I know there’s a lot of platforms right now, but this one was around before.  I sort of wound up on this, and it’s one of those deals now where it’s like, it ain’t broke, so I don’t want to fix it.  And I really like them.  I really like the interface.

 

I was so terrified of losing the only job I’ve ever known, and of not being able to feed my family.

 

QRO: Given the cover for Twelfth & what we talked about earlier, I have to ask you what you think about the return of football?

RM: I’m amazed that they’ve been able to do it.  Like, they’re just so many people involved.  But I guess, they have the money to do such good testing.  I can’t believe it’s happening.

But I guess I’m grateful for it.  I thought I didn’t care.  I was like, ‘You know, there’s more important things in the world.’  But then once football started, I realized, ‘Oh, you know, the beauty of football is the diversion.’

When I was a kid, it was something that my Dad & I could watch together, and we could bond over it, when we had very little else in common.  I don’t think that’s true of my son & me, but it definitely is sort of a larger…  You know, there’s a reason football is so popular.

It’s weird, too.  It’s not really normal, but it’s so much better than nothing.

QRO: You still follow your Texas teams?

RM: I do, I do.

The Dallas Stars, I’m obsessed with.  And I have been, even when they weren’t doing well.  But now that they’re in the Stanley Cup, I’m completely eaten up by them.

[note: since the interview, Dallas Stars lost the Stanley Cup Finals to Tampa Bay Lightning]

When I was a kid, it was something that my Dad & I could watch together, and we could bond over it, when we had very little else in common.
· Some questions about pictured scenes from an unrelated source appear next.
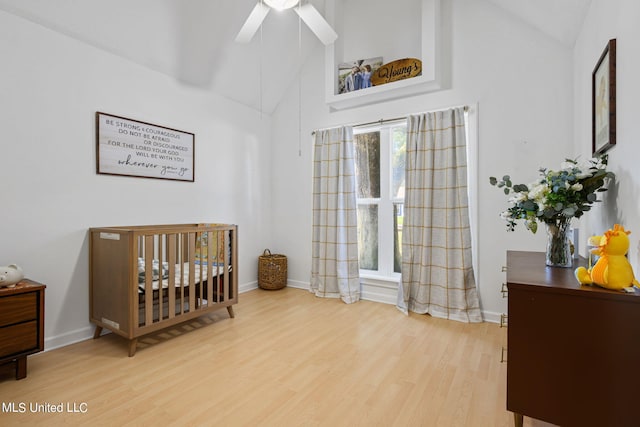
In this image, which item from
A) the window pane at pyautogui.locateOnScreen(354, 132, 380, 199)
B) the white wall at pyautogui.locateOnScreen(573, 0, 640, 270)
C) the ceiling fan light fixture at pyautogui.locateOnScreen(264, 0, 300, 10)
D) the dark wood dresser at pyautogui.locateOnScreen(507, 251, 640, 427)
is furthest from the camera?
the window pane at pyautogui.locateOnScreen(354, 132, 380, 199)

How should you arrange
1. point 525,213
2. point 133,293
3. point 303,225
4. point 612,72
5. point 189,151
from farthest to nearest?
point 303,225
point 189,151
point 133,293
point 525,213
point 612,72

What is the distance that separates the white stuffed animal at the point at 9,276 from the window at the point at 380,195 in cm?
285

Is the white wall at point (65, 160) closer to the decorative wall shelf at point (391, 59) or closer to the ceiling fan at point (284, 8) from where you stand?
the ceiling fan at point (284, 8)

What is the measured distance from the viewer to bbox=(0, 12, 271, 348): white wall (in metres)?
2.07

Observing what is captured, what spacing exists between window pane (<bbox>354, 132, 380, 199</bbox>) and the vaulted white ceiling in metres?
1.24

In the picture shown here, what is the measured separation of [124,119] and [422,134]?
2619 millimetres

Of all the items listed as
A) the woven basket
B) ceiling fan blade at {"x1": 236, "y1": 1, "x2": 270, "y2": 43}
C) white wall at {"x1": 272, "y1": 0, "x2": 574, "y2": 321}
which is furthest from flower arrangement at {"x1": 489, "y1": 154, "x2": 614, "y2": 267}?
the woven basket

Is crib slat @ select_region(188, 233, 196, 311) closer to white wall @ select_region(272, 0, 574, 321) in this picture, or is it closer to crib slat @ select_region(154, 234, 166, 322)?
crib slat @ select_region(154, 234, 166, 322)

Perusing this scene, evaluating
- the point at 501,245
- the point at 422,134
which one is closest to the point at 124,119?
the point at 422,134

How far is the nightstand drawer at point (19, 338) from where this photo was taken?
1723 millimetres

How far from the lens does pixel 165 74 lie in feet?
9.57

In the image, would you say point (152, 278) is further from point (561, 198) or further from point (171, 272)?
point (561, 198)

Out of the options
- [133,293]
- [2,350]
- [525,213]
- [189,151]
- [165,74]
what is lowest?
[2,350]

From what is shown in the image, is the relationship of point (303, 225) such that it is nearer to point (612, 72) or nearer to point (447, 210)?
point (447, 210)
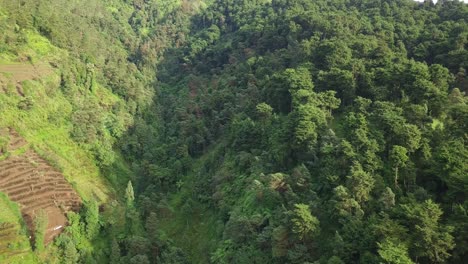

QRO: During this time, have you picked up and/or accelerated any bad habits?  Like I went a long time without shaving…

RM: [laughs] Guys, so many friends of mine, I keep texting them, ‘I give you permission to shave!  Come on…’

I battle the urge to have more desert than I should.  But you know, other than that, I’ve been pretty lucky.

I like doing yoga at a yoga studio, and I don’t have the self-discipline to make myself do it at home as much as I should, so I haven’t kept up with my yoga.

So, maybe my worst habit is sloth…

QRO: Has your hair gotten even longer?…

RM: It did for a while, then I gave myself a haircut.

Now I’ve had two proper, masked haircuts since.  It’s pretty long, but it’s been long since I was in high school, on-and-off.